Collected data entries
——————

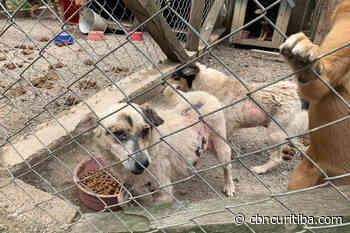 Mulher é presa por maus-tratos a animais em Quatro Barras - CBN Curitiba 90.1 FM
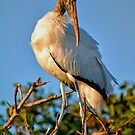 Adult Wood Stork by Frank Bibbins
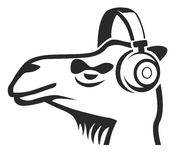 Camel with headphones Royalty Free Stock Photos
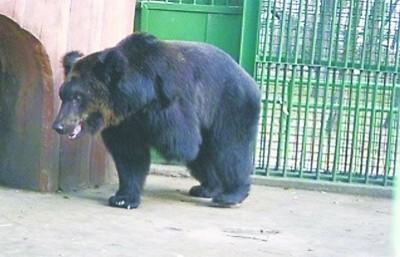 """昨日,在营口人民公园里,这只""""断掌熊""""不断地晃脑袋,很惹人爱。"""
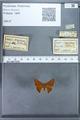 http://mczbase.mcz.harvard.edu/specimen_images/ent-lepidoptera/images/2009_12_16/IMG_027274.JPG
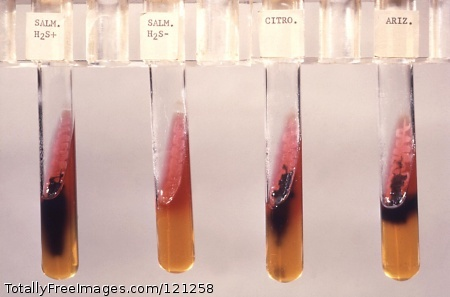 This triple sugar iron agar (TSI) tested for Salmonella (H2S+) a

——————

To do =
Copy exactly the lines from the line that contains "Adult Wood Stork by Frank Bibbins" through the last line of the records above, both ends included, but leave out the pictures.

Solution for this problem =
 Adult Wood Stork by Frank Bibbins
 Camel with headphones Royalty Free Stock Photos
 """昨日,在营口人民公园里,这只""""断掌熊""""不断地晃脑袋,很惹人爱。"""
 http://mczbase.mcz.harvard.edu/specimen_images/ent-lepidoptera/images/2009_12_16/IMG_027274.JPG
 This triple sugar iron agar (TSI) tested for Salmonella (H2S+) a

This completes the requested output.